=== STUDY TEXT ===

____________________

I get asked intriguing questions all the time from my students. One of them about biblical history intrigued me, and I would like to share it with you.

I was teaching the story of Ruth during a recent Introduction to Judaism class. As we recall, Ruth’s husband dies and she is left a widow.

The ORacle, February 2011 Issue

Ruth is a Moabite and her mother-in-law, Naomi, a Jew, urges her to return to Moab. But Ruth refuses to leave Naomi. She affirms, “For wherever you go, I will go; wherever you lodge, I will lodge; your people shall be my people, and your God my God” (Ruth 1:16). The stirring words wherever you go, I will go are inscribed on many Jews’ wedding bands.

I mentioned to the class that Ruth was the first convert. A student questioned whether this could be the case. He asked me about the Moabites, the Midianites, and all the other peoples who joined the Israelites on the Exodus both through intermarriage and by their absorption into the community. When the Israelites stood at Sinai to receive the Ten Commandments and declared “All the things that the Eternal has commanded we will do!” (Exodus 24:3) were non-Israelites included in the acceptance of the yoke of mitzvot? If so, would not they be considered the first converts?

____________________

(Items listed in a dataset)
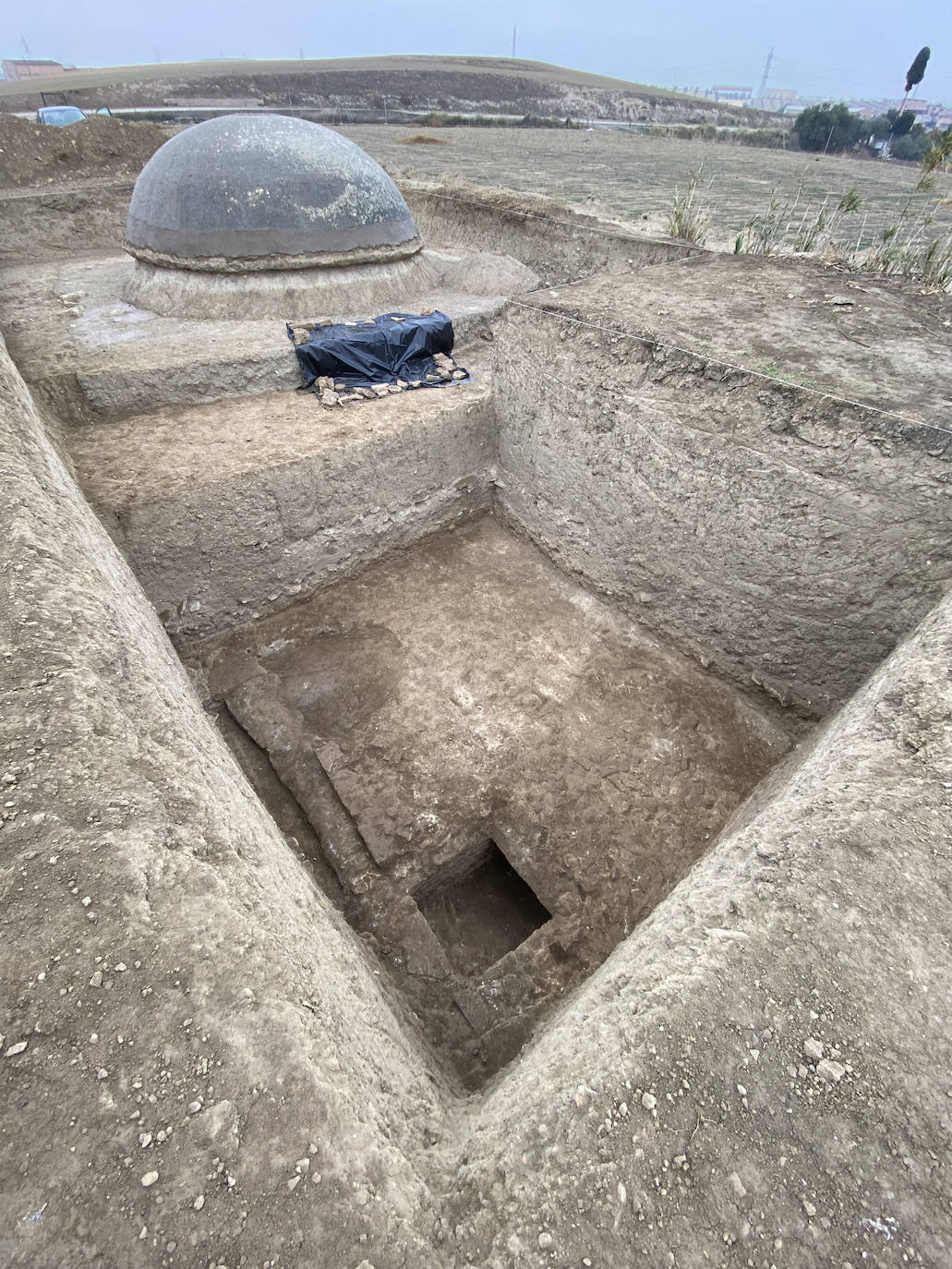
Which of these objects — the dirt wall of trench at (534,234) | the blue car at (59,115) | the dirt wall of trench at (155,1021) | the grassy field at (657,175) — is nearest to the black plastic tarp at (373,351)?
the dirt wall of trench at (534,234)

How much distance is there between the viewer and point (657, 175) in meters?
13.1

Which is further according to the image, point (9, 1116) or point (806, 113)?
point (806, 113)

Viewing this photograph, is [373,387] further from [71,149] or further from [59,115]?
[59,115]

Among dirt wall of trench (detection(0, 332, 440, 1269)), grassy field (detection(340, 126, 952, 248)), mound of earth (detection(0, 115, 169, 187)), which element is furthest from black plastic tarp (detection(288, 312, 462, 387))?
mound of earth (detection(0, 115, 169, 187))

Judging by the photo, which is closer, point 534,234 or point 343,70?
point 534,234

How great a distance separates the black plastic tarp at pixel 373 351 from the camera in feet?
17.1

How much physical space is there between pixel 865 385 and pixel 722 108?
2202 inches

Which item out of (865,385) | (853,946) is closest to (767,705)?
(865,385)

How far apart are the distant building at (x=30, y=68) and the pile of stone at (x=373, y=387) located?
271 ft

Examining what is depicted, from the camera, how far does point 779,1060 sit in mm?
1323

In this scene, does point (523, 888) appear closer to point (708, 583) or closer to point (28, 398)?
point (708, 583)

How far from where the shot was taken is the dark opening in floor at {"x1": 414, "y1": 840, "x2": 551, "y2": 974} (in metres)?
3.14

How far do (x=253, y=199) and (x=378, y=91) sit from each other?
42.2 metres

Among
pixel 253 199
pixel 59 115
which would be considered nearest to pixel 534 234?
pixel 253 199
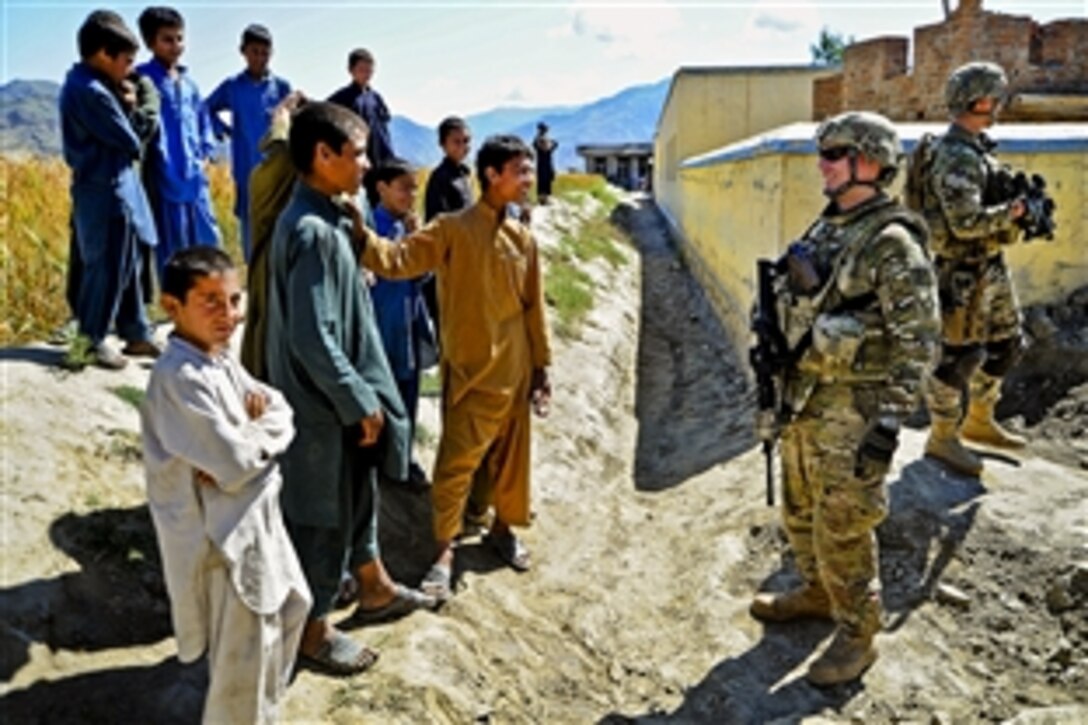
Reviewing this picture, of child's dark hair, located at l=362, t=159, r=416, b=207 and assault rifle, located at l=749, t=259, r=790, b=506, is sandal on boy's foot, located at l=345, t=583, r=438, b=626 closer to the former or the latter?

____________________

=== WHAT TO WORK ON ===
1. Transcribe everything in the passage about Ruth, from "I get asked" down to "left a widow.".
2. Continue the piece about Ruth and the first convert, starting after its final sentence.

=== OUTPUTS IN ORDER ===
1.
I get asked intriguing questions all the time from my students. One of them about biblical history intrigued me, and I would like to share it with you.

I was teaching the story of Ruth during a recent Introduction to Judaism class. As we recall, Ruth’s husband dies and she is left a widow.

2.
The answer is that both statements are valid. One could claim that the first converts were those who joined Abraham and Sarah in Genesis 12:5. We read that Abraham and Sarah had “acquired” people in Haran. The issue of converting versus absorbing gerim, outsiders, into society is the nuance of this student’s question. If we think about it, the patriarch’s wives were all non-Jews, but once they were married, were considered Hebrews. Many of our biblical foreparents were born from handmaidens who were not Jewish. Moses’ wife Tzipporah was Midianite, and the rabbis claim that her father, Yitro (Jethro), may have converted. We read in Numbers 10: 29-32 that Yitro returns to “his land and his birthplace,” but his descendants join with the tribe of Judah (Judges 1:16), and the midrash maintains that Yitro went back to convert others, saying, “A candle must give light in places of darkness.”  (Midrash Mekhilta, R. Elazar HaModai’i).

This story of Yitro, however, is midrash, not Torah, and one could still argue that Ruth was the first to actively declare her allegiance to Judaism as opposed to being absorbed into Israelite society.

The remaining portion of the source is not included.